ひょっとして、さっき圭斗が『少し前に忍び家業から完全に足を洗った家』って言ってたのが、和田さんだったってこと?

 そういえば、入学式の朝のわたしを見て、『まるで忍者みたいな身のこなしだったよね』なんて言ってたっけ。

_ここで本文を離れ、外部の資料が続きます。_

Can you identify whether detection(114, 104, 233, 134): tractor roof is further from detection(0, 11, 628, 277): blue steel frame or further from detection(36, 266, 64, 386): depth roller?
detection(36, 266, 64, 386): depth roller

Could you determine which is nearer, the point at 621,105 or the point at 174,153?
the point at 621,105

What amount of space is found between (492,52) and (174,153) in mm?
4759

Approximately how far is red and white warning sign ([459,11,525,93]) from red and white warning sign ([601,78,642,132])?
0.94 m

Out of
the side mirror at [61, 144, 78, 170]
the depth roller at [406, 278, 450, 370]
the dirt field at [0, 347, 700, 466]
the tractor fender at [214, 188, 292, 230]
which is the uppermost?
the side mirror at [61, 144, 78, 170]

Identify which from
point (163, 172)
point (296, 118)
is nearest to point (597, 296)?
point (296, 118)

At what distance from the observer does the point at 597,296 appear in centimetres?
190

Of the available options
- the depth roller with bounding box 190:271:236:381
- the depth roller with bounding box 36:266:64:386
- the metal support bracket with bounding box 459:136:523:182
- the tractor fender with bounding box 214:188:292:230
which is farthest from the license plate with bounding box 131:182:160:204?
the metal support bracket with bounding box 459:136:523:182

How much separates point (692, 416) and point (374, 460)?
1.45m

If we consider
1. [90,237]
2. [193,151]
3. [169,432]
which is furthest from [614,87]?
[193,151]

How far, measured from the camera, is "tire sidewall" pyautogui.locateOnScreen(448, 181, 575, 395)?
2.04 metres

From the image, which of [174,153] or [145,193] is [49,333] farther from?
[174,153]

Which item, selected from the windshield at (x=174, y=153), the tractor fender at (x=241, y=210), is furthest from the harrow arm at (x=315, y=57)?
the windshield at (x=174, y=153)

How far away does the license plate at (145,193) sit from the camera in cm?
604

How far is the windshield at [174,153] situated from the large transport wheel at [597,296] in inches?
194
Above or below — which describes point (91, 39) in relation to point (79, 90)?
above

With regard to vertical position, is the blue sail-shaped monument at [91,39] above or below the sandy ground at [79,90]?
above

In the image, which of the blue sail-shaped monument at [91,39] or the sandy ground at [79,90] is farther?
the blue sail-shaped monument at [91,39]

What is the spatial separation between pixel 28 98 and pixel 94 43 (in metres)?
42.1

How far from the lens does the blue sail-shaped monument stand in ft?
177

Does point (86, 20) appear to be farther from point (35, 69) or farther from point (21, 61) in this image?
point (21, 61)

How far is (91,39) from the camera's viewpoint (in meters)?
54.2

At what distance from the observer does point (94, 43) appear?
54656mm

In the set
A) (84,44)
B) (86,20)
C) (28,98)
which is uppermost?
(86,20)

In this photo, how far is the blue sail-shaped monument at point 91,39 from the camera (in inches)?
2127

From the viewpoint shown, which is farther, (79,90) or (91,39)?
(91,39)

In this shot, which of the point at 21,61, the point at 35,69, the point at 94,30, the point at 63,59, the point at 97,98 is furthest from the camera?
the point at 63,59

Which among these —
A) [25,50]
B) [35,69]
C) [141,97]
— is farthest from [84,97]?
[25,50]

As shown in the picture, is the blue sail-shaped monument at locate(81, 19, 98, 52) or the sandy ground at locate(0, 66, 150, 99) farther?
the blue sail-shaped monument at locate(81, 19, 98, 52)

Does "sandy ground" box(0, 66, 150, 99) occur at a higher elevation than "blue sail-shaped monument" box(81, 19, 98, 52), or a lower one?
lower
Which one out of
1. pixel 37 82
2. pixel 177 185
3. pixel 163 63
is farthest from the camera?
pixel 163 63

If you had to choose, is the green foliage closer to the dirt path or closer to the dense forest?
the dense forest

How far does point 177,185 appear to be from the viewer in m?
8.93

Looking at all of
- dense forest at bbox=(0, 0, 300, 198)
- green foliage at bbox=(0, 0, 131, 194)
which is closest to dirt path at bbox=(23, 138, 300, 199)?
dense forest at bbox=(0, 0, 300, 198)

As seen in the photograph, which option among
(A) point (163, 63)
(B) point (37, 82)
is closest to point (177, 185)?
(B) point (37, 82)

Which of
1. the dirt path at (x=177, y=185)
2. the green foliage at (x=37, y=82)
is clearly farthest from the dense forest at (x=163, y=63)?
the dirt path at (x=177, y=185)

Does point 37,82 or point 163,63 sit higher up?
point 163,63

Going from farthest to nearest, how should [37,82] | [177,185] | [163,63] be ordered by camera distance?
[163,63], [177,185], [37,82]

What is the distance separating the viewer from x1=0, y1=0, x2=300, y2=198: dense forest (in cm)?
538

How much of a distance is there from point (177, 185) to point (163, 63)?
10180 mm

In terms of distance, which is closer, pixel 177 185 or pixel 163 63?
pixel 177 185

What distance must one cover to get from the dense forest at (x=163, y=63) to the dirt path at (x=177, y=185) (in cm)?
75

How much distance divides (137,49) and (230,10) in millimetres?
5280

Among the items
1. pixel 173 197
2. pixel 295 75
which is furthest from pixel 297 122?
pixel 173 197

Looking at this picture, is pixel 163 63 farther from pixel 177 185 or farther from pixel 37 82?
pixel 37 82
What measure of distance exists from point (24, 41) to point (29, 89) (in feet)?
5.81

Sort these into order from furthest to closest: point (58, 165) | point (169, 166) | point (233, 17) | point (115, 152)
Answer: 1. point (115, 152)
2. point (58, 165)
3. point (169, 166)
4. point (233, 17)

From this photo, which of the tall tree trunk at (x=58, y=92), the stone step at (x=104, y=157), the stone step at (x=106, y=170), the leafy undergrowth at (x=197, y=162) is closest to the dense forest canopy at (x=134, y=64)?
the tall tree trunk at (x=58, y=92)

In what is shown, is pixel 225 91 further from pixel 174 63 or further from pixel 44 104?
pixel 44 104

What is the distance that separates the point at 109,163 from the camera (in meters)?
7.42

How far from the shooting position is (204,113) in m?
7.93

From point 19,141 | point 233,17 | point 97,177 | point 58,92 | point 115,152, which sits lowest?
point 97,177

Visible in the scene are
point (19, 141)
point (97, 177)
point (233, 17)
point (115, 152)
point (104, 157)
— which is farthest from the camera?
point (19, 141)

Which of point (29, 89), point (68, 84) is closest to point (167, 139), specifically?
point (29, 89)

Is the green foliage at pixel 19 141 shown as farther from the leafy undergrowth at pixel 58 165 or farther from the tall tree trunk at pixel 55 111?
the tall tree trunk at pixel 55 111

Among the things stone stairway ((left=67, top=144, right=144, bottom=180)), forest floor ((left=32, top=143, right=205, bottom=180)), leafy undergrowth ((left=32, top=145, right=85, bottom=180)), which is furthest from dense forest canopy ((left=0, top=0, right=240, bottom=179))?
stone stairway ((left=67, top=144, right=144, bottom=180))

 最後は『さすがに令和の時代に忍者なんていないか』なんてごまかしていたけど、きっとあのときからわたしが望月家の忍びだって気づいていたんだ。


「じゃあ、さっきのあの爆竹も……」

「ああ。あれは、和田家の十八番でね。なかなかいい音だったろ? ただの爆竹の音だとは、誰も思わねえよなあ」

 和田さんが、誇らしげに言う。

「ああ、そうだ。俺が得意なのは、爆竹だけじゃないんだぜ。この爆弾は、小さいけど、ビルひとつ吹き飛ばすのに十分な威力があってなあ。きひひっ。俺、天才だろ? こんな世の中、いつかふっ飛ばしてやるって思って、ずっと機会をうかがってた。俺は、こんな小さな箱の中で一生を終えるような人間じゃねえんだよ!」

「だったら、もっと人の役に立つことをしてください。それが、わたしたちの使命ですよね?」

「は? ガキがなに生意気なこと、ほざいてんだよ!」

 叫びながら、がんっ! と傍らの机を蹴り飛ばす。